Вопрос на миллион долларов. Почему я здесь?

— Потому что потеря Челси и Чарли заставила меня принимать наркотики. Я сам себе худший кошмар. Я знаю, что мне нужно найти способ двигаться вперед в своей жизни, не используя людей, чтобы заменить то, что я потерял.

Хейзел кладет руку на сердце: — Мой мальчик, ты только что прошел этот первый шаг, приняв то, что тебе нужно преодолеть.

Это было в точности как в школе, когда учитель хвалил тебя перед всем классом. Внутри я чувствую, как меня охватывает облегчение, Пенни наклоняется, чтобы сжать мою руку от восторга. Фред начинает хлопать, признавая мое достижение. Джерри, как обычно, дуется, а затем смелым движением наклоняется ко мне и выставляет кулак. Я стучусь с ним кулаками, странно, но нормально. Неважно.

Мои глаза блуждают по загадочной девушке. Засучив рукава, я вижу красные следы чуть выше ее запястья. Их невозможно перепутать, некоторые из них — старые шрамы, а другие выглядят сырыми и новыми.

Это порезы.

Я умоляю ее взглядом посмотреть в мою сторону. Она — девушка, которой больно, может быть, даже больше, чем всем нам в этой комнате. С каждым порезом на ее бледной коже я хочу вылечить ее и дать ей надежду, в которой она нуждается. Что бы ни было в этой девушке такого, что притягивает меня, но я должен это контролировать. Что-то завладело мной, и, когда в моей голове раздаются тревожные звонки, я снова должен прекратить попытки найти следующую навязчивую идею.

Все обрывается, когда я вижу, как она поднимает голову, и ее глаза смотрят прямо на меня.

В них есть что-то знакомое. Я видела их раньше. Я ломаю голову, но ничего не могу вспомнить.

Это мой большой недостаток, и именно так я поступаю каждый раз. Мне кажется, что я вижу людей из прошлого в своем настоящем.

Перехватив ее взгляд, я качаю головой, очищая свои мысли.

— Дорогой, не хочешь выпить в баре за углом? Я угощаю, — Пенни достает двадцатку из своего декольте.

Я киваю и смеюсь над ее выходкой, не замечая, как таинственная девушка покидает комнату, исчезая без следа.

Пятнадцатая глава  

— Однажды отец застал меня в церковной одежде моей матери, расхаживающим перед зеркалом в ванной. Он избил меня до полусмерти, оставив умирать. Это был последний раз, когда я видела этого больного ублюдка.

Ужасающую историю жизни Пенни можно слушать только с бутылкой текилы и двумя рюмками. Есть части, которые заставили меня зашипеть, а есть такие, от которых мне захотелось свернуть шею человеку, который привел ее в этот мир.

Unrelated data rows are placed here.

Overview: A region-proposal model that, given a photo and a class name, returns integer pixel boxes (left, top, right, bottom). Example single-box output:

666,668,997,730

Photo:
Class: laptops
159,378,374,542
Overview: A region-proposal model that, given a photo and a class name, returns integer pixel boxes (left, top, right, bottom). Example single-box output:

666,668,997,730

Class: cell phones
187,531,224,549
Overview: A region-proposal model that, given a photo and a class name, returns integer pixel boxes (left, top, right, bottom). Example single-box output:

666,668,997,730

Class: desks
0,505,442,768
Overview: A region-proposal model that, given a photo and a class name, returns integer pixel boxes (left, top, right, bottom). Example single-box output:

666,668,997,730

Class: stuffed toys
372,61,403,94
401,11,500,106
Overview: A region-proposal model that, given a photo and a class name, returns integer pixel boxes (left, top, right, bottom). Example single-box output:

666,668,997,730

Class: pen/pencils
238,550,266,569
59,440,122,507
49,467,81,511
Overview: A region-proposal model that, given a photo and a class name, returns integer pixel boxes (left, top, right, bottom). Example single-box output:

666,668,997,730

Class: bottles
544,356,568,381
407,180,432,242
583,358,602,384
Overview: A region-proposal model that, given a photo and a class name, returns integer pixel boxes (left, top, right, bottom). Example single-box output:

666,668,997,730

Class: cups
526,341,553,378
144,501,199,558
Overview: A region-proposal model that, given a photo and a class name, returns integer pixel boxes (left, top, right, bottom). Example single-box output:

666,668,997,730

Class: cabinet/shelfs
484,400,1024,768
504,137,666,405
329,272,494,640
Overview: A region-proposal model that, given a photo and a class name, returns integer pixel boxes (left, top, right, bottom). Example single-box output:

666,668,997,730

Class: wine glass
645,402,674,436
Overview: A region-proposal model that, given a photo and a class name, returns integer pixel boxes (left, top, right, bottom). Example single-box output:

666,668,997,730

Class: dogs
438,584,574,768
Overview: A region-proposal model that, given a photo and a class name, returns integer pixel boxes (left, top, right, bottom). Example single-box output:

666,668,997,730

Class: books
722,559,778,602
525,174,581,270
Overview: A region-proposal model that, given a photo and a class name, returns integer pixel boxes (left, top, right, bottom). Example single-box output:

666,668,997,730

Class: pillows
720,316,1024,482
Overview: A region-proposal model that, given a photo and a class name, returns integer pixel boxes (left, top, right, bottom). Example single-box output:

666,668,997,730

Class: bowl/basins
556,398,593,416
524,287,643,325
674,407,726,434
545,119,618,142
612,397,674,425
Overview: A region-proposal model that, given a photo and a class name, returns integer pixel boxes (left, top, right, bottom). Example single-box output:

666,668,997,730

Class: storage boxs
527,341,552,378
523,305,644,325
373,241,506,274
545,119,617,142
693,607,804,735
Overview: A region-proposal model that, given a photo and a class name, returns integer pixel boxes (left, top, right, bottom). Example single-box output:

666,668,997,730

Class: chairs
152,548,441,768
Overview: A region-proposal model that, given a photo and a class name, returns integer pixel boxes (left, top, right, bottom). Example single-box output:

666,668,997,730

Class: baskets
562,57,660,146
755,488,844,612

Мы сидели в баре, играли в игру «давайте по очереди рассказывать свои трагические истории», после чего выпили по рюмке текилы.

— Ладно, моя очередь, — пробурчал я.

Пенни нравится, когда ей задают вопросы, в отличие от меня.

— Итак, что именно происходит на юге? Тебе нравятся мужчины или женщины?

Из ее рта вырывается смех, чуть не рассыпав арахис, который она ест: — У меня нет денег, чтобы отрезать франкенвини, и я предпочитаю мужчин, — она придвигается ближе ко мне, прежде чем схватить меня за предплечье и рассмеяться над ее комментарием, — Милый, ты просто бесподобен, и я уверена, что любая женщина, которая была рядом с твоим членом, была са... тис... фирована, — она щелкает пальцами, затем изящно наливает еще текилы в свой бокал.